Collected data entries
────

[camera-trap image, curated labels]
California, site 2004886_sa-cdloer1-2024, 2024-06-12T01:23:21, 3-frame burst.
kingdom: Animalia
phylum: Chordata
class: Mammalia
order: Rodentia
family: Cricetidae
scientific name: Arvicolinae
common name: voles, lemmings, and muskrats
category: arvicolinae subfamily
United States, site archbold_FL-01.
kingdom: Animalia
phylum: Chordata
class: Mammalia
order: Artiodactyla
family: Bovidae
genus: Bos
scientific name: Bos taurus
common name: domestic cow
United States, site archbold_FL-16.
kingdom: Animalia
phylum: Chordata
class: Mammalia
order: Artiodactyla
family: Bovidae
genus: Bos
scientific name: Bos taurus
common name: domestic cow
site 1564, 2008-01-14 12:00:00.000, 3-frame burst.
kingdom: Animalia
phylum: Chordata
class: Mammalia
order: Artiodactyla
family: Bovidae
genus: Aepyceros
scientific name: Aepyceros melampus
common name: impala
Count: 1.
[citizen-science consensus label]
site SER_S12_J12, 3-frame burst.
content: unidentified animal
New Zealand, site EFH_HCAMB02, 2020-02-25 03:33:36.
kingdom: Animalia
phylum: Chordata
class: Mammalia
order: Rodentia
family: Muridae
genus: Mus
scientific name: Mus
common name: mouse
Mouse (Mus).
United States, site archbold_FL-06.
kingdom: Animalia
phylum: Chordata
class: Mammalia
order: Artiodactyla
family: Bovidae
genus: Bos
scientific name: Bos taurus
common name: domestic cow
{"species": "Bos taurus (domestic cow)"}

────

◆ **EXERCISE GOAL**
Copy each entry exactly, leaving every line as it is.

◆ **YOUR RESPONSE**
[camera-trap image, curated labels]
California, site 2004886_sa-cdloer1-2024, 2024-06-12T01:23:21, 3-frame burst.
kingdom: Animalia
phylum: Chordata
class: Mammalia
order: Rodentia
family: Cricetidae
scientific name: Arvicolinae
common name: voles, lemmings, and muskrats
category: arvicolinae subfamily
United States, site archbold_FL-01.
kingdom: Animalia
phylum: Chordata
class: Mammalia
order: Artiodactyla
family: Bovidae
genus: Bos
scientific name: Bos taurus
common name: domestic cow
United States, site archbold_FL-16.
kingdom: Animalia
phylum: Chordata
class: Mammalia
order: Artiodactyla
family: Bovidae
genus: Bos
scientific name: Bos taurus
common name: domestic cow
site 1564, 2008-01-14 12:00:00.000, 3-frame burst.
kingdom: Animalia
phylum: Chordata
class: Mammalia
order: Artiodactyla
family: Bovidae
genus: Aepyceros
scientific name: Aepyceros melampus
common name: impala
Count: 1.
[citizen-science consensus label]
site SER_S12_J12, 3-frame burst.
content: unidentified animal
New Zealand, site EFH_HCAMB02, 2020-02-25 03:33:36.
kingdom: Animalia
phylum: Chordata
class: Mammalia
order: Rodentia
family: Muridae
genus: Mus
scientific name: Mus
common name: mouse
Mouse (Mus).
United States, site archbold_FL-06.
kingdom: Animalia
phylum: Chordata
class: Mammalia
order: Artiodactyla
family: Bovidae
genus: Bos
scientific name: Bos taurus
common name: domestic cow
{"species": "Bos taurus (domestic cow)"}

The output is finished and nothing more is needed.